• _SEZIONE DEL DOCUMENTO_:
Il Regolamento generale UE n. 2016/679 (General Data Protection Regulation o GDPR) è la principale normativa europea in materia di protezione dei dati personali. Entrato in vigore il 24 maggio 2016, la sua attuazione da parte degli Stati membri è avvenuta a distanza di due anni, quindi a partire dal 25 maggio 2018 (l’Italia ha adeguato il proprio Codice Privacy al regolamento con il D.Lgs. 101/2018). Trattandosi di un regolamento, non necessita di recepimento da parte degli Stati membri ed è attuato allo stesso modo in tutti gli Stati dell’Unione senza margini di libertà nell’adattamento (tranne per le parti per le quali si prevede espressamente delle possibilità di deroga).

Obiettivi 

Espressamente chiariti nel corpo del testo gli obiettivi del regolamento:

  • Armonizzare definitivamente la regolamentazione in materia di protezione dei dati personali all’interno dell’Unione europea, quale diritto fondamentale dei cittadini da garantire uniformemente in tutto il territori o dell’Unione;
  • Sviluppare maggiormente la fiducia dei cittadini nella società digitale e nell’uso dei servizi digitali grazie anche alla maggior tutela garantita nel Digital Service Package (di cui abbiamo parlato qui digital services act);
  • Rispondere alle nuove sfide derivanti dalle nuove tecnologie digitali.

Il GDPR ha trasformato il modo di vedere il dato, passando da una visione proprietaria (per cui non lo si può trattare senza consenso) ad una visione di controllo del dato stesso, favorendone la libera circolazione ma rafforzando al contempo i diritti dell’interessato, il quale deve poter conoscere che utilizzo viene fatto dei propri dati, al fine di vedersi garantita una adeguata tutela.

Le Big Tech nell’era digitale

Il mondo odierno è ormai sempre più tecnologico, più interconnesso e sempre più digitalizzato: noi passiamo gran parte della nostra vita online e siamo ormai indissolubilmente legati al digitale. È su questo terreno fertile che hanno trovato spazio, in questo decennio, le grandi aziende multinazionali che oramai dominano il mercato della tecnologia, diventando l’interfaccia obbligata con cui interagiamo ogni giorno. I colossi del web, dette Big TECH, si sono fatte strada nel mondo digitale con l’acronimo di GAFAM, nome che sta ad indicare nel loro assieme le 5 maggiori multinazionali dell’IT occidentali: Google, Apple, Facebook, Amazon, Microsoft. 

Ovviamente a queste se ne aggiungono altre, sicuramente meno imponenti. Sebbene tali multinazionali si pongano in concorrenza diretta tra loro per beni e servizi offerti, sono accomunate (e identificate) dal fatto di essere diventate una scelta obbligata, quasi dittatoriale: da qui le critiche sorte per presunte pratiche scorrette quali l’abuso di posizione dominante, evasioni fiscali, intromissione nella vita privata dei propri utenti e violazione della loro privacy.

• _DATI DI ORIGINE_:
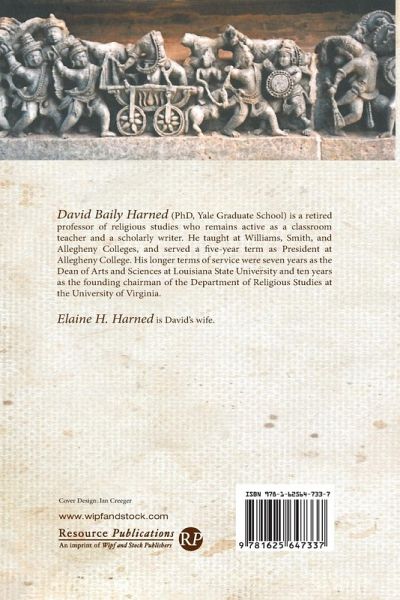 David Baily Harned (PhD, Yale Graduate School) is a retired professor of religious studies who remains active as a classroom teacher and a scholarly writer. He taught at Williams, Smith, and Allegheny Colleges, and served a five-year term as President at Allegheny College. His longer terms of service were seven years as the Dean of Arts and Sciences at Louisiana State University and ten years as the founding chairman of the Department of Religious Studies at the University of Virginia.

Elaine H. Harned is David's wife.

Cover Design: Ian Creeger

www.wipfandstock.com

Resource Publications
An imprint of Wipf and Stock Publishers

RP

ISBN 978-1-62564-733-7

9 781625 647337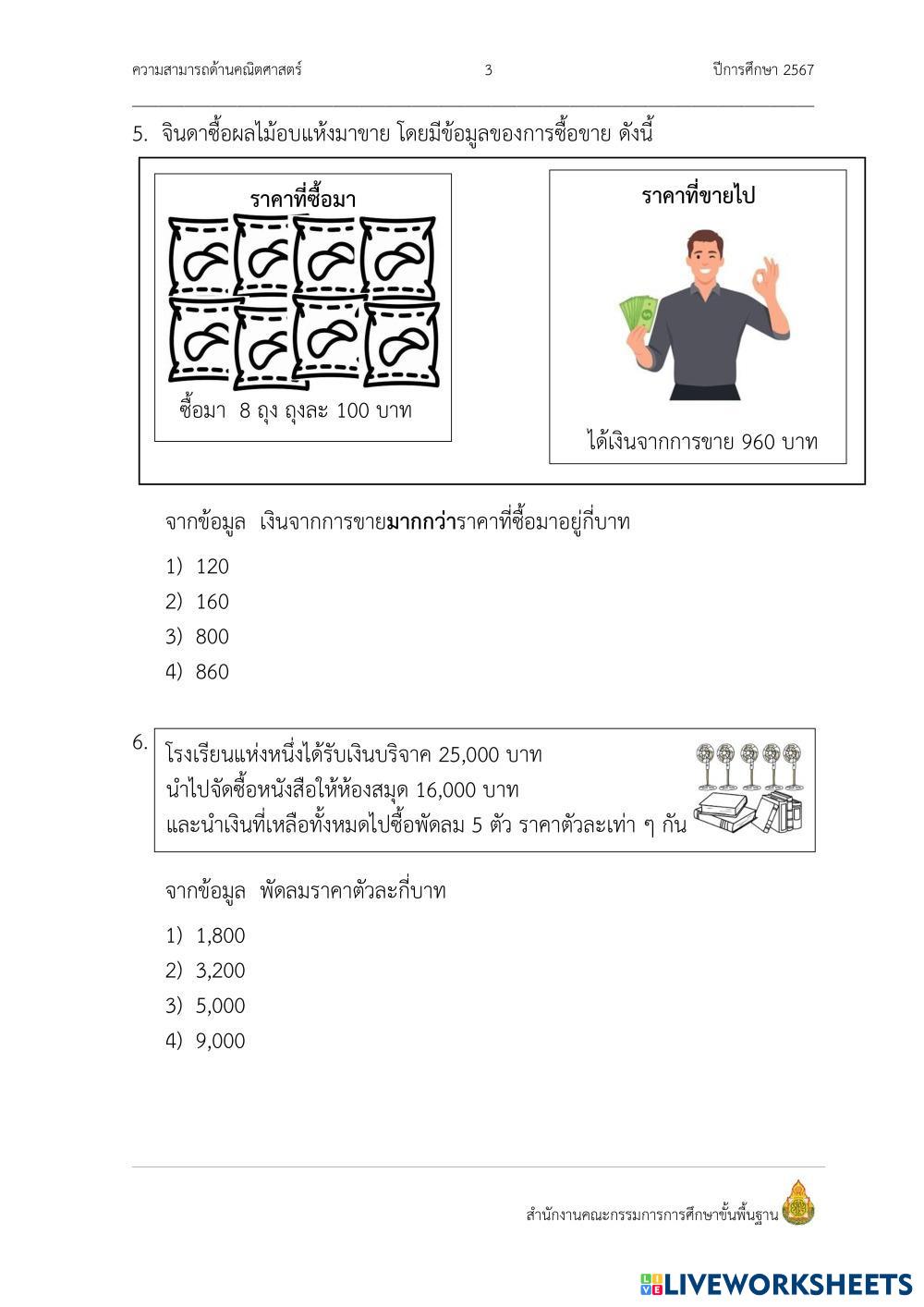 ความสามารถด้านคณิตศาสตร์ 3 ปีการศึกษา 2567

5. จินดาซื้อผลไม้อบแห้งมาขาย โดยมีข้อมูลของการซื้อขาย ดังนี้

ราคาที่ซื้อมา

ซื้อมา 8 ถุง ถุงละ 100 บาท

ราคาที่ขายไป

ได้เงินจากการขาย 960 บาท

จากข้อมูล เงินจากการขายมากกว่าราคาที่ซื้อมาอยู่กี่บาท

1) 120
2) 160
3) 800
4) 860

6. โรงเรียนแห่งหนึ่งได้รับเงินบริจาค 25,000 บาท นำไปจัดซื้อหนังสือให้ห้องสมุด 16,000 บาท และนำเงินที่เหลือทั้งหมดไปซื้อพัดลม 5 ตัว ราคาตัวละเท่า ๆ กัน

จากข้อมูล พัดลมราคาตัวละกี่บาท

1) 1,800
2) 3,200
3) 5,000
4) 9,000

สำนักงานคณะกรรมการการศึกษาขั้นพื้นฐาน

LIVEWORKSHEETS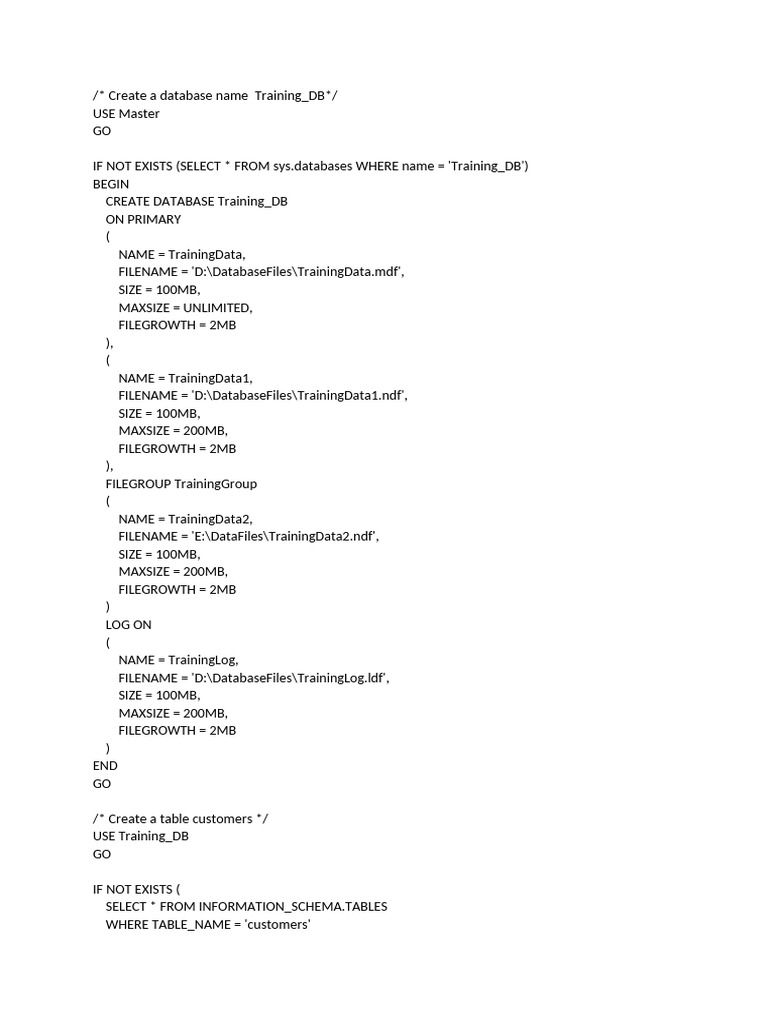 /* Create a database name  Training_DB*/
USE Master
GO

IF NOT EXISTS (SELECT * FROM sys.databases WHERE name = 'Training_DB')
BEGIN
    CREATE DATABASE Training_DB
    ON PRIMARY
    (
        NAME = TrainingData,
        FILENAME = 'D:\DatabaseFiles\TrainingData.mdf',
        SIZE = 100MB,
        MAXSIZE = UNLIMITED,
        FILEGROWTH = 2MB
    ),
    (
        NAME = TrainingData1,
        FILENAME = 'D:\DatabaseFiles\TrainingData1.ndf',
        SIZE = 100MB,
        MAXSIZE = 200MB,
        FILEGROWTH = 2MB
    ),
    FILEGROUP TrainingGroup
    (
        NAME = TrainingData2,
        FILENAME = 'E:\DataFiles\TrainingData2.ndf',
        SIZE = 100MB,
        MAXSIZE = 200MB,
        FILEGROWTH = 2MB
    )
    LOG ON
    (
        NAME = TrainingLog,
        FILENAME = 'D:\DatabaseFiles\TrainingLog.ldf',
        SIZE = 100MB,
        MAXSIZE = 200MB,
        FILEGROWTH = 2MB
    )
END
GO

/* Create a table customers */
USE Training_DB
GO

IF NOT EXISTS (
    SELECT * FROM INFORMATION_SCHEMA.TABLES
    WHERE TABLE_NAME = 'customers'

• _ISTRUZIONI DEL COMPITO_:
Ricopia il testo sul GDPR partendo dalle parole "Espressamente chiariti nel" e fermandoti dopo le parole "nuove tecnologie digitali.". Gli elementi raccolti qui sopra non servono per svolgere il lavoro.

• _RISPOSTA_:
Espressamente chiariti nel corpo del testo gli obiettivi del regolamento:

  • Armonizzare definitivamente la regolamentazione in materia di protezione dei dati personali all’interno dell’Unione europea, quale diritto fondamentale dei cittadini da garantire uniformemente in tutto il territori o dell’Unione;
  • Sviluppare maggiormente la fiducia dei cittadini nella società digitale e nell’uso dei servizi digitali grazie anche alla maggior tutela garantita nel Digital Service Package (di cui abbiamo parlato qui digital services act);
  • Rispondere alle nuove sfide derivanti dalle nuove tecnologie digitali.